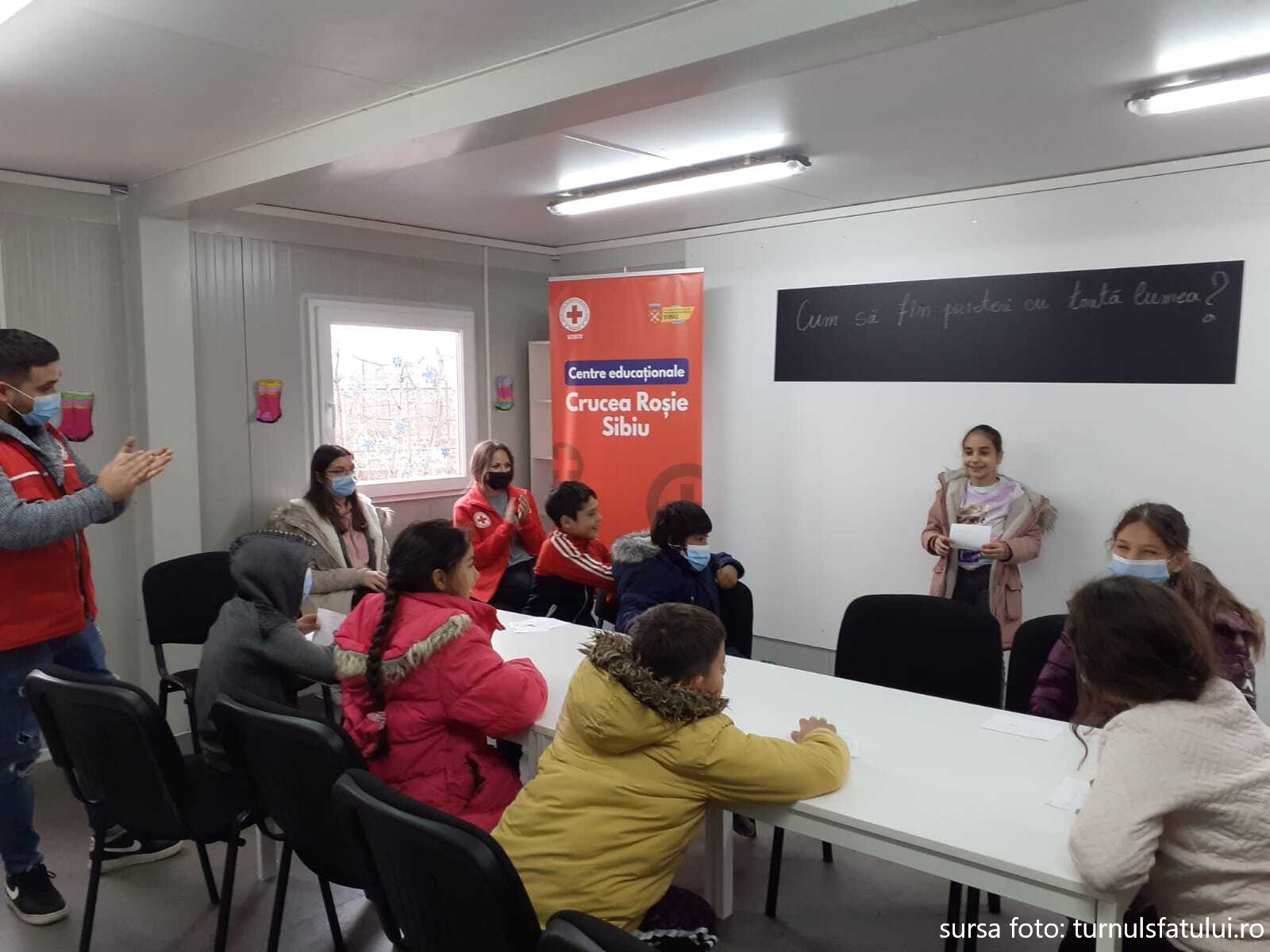 Crucea Roșie Sibiu a deschis două centre educaționale pentru copiii din familiile vulnerabile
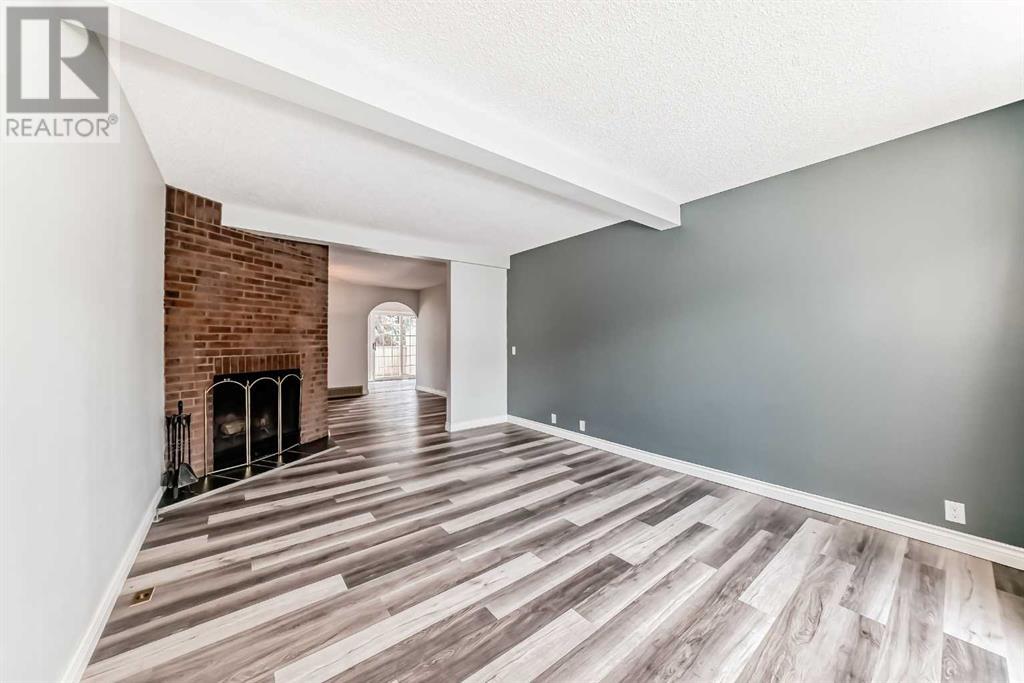 Single Family House 4 Level for Sale in  Point Mckay Gardens NW Point McKay Calgary 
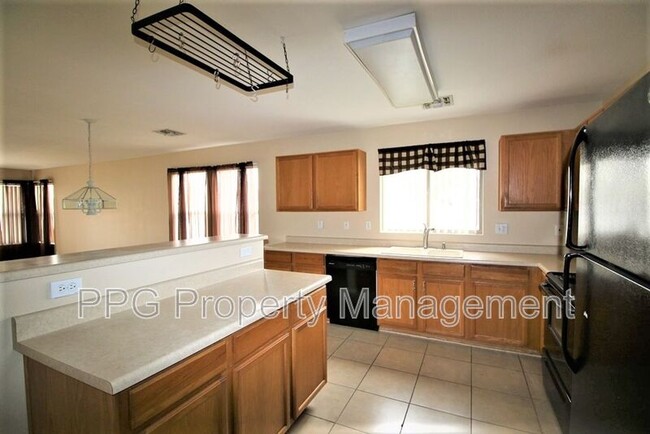Building Photo - 13365 W Canyon Creek Dr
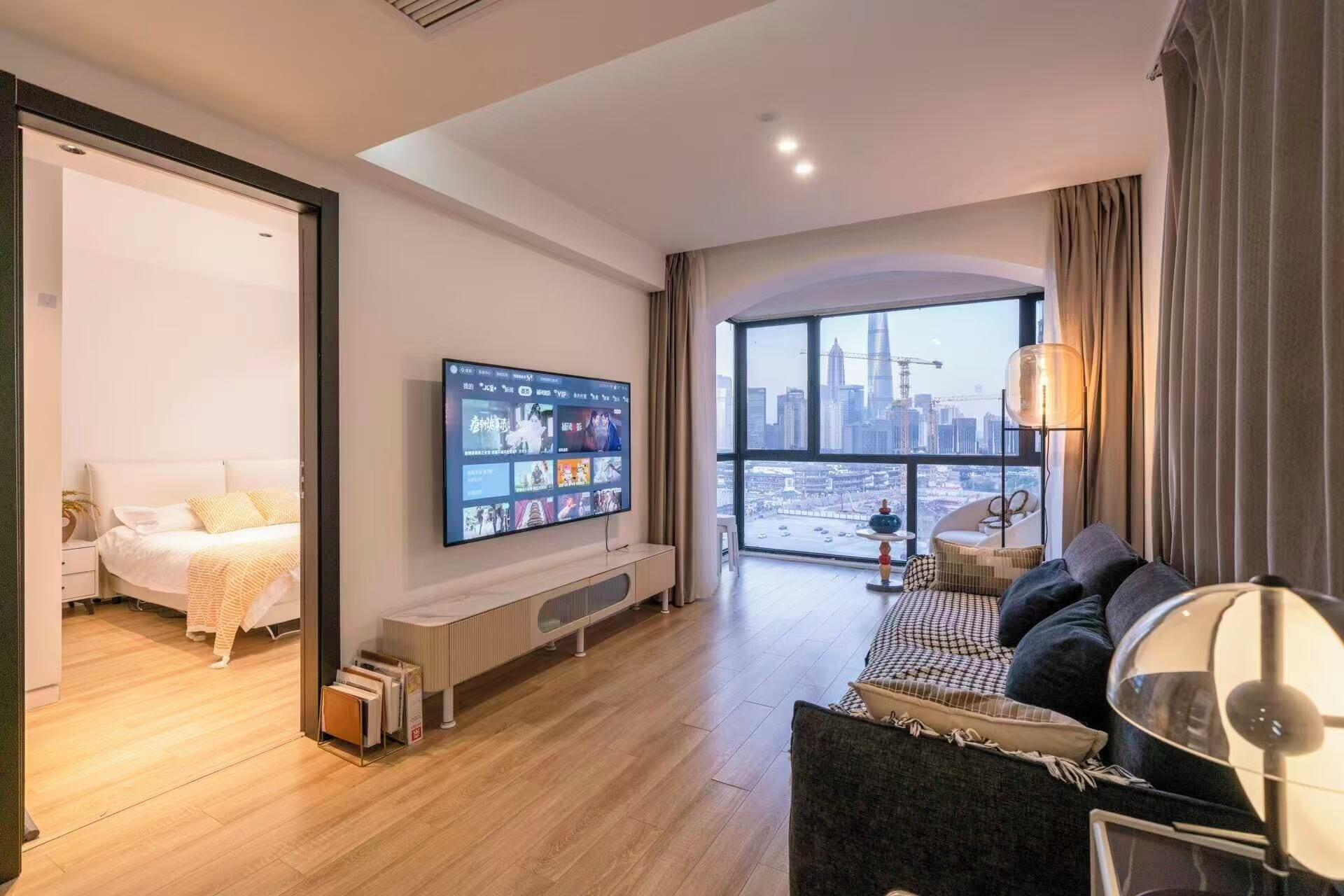 Comfort Apartment, 2 Bedrooms, Kitchen, City View | Living room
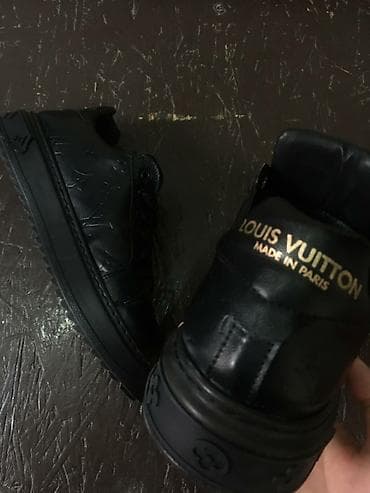 Мужские кроссовки, 40.5, Louis Vuitton, Б/у, цвет - Черный, Платная доставка, Самовывоз, Бесплатная доставка at lalafo.kg Мужские кроссовки, 40.5, Louis Vuitton, Б/у, цвет - Черный, Платная доставка, Самовывоз, Бесплатная доставка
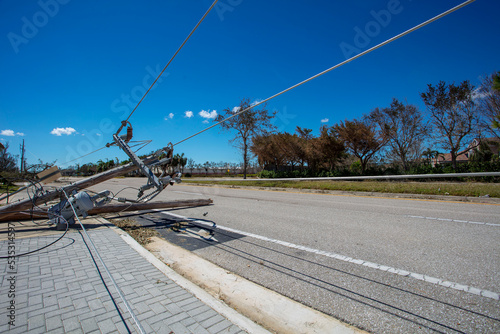 Wallpaper Mural Downed powerlines in Cape Coral Florida after Hurricane Ian passed through. Torontodigital.ca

# Exercise description
Rewrite the text of every record above, replacing "Comfort Apartment" with "Deluxe Apartment" and changing nothing else. Leave out the pictures.

# Result
 Crucea Roșie Sibiu a deschis două centre educaționale pentru copiii din familiile vulnerabile
 Single Family House 4 Level for Sale in  Point Mckay Gardens NW Point McKay Calgary 
Building Photo - 13365 W Canyon Creek Dr
 Deluxe Apartment, 2 Bedrooms, Kitchen, City View | Living room
 Мужские кроссовки, 40.5, Louis Vuitton, Б/у, цвет - Черный, Платная доставка, Самовывоз, Бесплатная доставка at lalafo.kg Мужские кроссовки, 40.5, Louis Vuitton, Б/у, цвет - Черный, Платная доставка, Самовывоз, Бесплатная доставка
 Wallpaper Mural Downed powerlines in Cape Coral Florida after Hurricane Ian passed through. Torontodigital.ca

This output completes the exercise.